O relógio marcava dez e meia. Ela sabia que o horário de almoço dele era uma da tarde. Abriu o armário, retirou os vestidos e escolheu um sensual levemente fechado. Separou calcinha e sutiã mais sensuais, e riu, alegre da própria esperança.
Esquentou a água. Mergulhou na banheira e deixou-se levar pelo frescor da pele que não sentia nenhum molhar há dias. Perfumou-se da cabeça aos pés. Maquiou-se levemente, só para esconder as olheiras de um mês de ausência. Vestiu-se. Renovada. Outra mulher agora movida pela intensa esperança de um "sim" dos lábios que sentira saudade por um mês.
Desceu o elevador, saiu do prédio. Após um primeiro susto com os brilhos e as situações da rua, coisas com as quais perdera o costume de conviver, pegou um táxi.
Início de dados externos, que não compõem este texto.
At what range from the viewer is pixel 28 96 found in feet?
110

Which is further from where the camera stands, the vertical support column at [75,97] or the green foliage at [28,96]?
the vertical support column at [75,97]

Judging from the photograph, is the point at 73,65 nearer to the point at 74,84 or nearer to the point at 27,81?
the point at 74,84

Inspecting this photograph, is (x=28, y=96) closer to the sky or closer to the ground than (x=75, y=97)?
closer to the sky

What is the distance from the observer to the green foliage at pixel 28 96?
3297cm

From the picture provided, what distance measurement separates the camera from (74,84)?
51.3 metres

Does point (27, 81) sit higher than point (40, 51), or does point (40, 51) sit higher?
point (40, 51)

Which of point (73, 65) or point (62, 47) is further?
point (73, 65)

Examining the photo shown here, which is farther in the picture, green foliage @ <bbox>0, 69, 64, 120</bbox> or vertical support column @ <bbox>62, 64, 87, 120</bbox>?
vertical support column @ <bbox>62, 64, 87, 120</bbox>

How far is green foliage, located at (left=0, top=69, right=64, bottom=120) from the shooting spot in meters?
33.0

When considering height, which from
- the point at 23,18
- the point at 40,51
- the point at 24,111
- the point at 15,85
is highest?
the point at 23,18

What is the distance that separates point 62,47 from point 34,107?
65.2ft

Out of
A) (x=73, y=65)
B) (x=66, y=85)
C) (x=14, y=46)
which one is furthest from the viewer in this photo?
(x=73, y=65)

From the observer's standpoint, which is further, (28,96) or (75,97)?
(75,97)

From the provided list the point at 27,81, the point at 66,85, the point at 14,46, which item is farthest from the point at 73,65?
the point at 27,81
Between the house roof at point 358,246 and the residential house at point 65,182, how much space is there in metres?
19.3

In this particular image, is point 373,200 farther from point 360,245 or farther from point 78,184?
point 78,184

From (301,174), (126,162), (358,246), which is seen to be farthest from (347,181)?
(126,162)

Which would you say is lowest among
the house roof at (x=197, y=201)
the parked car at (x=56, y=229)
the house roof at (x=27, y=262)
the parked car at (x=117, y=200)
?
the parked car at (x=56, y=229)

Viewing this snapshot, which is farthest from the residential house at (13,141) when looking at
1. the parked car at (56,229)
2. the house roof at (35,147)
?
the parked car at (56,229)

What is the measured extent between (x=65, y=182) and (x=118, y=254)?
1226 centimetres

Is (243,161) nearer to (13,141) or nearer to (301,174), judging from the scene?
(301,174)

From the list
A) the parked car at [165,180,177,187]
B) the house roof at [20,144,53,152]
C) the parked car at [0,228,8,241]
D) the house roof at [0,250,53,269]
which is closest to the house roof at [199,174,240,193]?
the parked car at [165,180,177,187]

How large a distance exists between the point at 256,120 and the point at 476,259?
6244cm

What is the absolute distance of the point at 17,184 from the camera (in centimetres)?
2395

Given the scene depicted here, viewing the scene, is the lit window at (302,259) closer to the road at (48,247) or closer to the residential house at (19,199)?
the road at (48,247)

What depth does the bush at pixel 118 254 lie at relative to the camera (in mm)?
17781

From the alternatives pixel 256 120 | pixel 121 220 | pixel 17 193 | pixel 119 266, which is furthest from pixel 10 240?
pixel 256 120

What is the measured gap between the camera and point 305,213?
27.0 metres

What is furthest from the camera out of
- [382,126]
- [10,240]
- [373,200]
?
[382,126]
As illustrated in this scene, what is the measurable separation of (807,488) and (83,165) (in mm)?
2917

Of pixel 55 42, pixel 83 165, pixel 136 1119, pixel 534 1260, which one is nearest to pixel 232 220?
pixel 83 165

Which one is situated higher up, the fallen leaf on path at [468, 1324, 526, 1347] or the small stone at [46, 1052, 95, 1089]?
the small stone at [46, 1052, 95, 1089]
Deu o endereço ao motorista, e passou o trajeto inteiro evitando roer as unhas com a espera.
Chegou ao prédio do serviço dele. Esperou no térreo. Respirou fundo quando o viu saindo sozinho do elevador. Parou em frente a ele. Disse um "oi" que ele respondeu com um balançar afirmativo na cabeça. E, finalmente, fez a pergunta da qual não tivera resposta durante um mês:
"Você sente minha falta?".
Ele ficou estático por alguns segundos. Os olhos de esperança dela foram se esvaindo nos instantes de hesitação que ele teve. Ele desviou o olhar, esboçou dizer alguma coisa. Voltaram a cruzar os olhos e, após respirar fundo, ele disse:
"Eu preciso ir".
Com os ombros curvados, ela ainda o viu sair em direção à rua, levando embora uma pergunta que não foi digna nem de uma resposta. Se ela não cogitara uma resposta negativa, jamais imaginaria que seu amor era tão descartável ao ponto de merecer uma desconversa.
Olhou ao seu redor. Sentiu a maquiagem se esvair com o suor. Teve medo de que aparecessem suas olheiras ao alcance de todos. Apertou o passo. Pegou um táxi e só pensava na hora de voltar para casa.
Entrou no prédio, subiu no elevador, passou a chave e trancou-se no apartamento. Deixava a angústia e a frustração do lado de fora. Agora podia suspirar aliviada, pois sabia que ao menos entre aquelas quatro paredes, continuaria a ter a presença dele.
Trilha sonora, um dos textos do livro DIÁRIO DE UM SALAFRÁRIO, na voz de Eliane Gonzaga.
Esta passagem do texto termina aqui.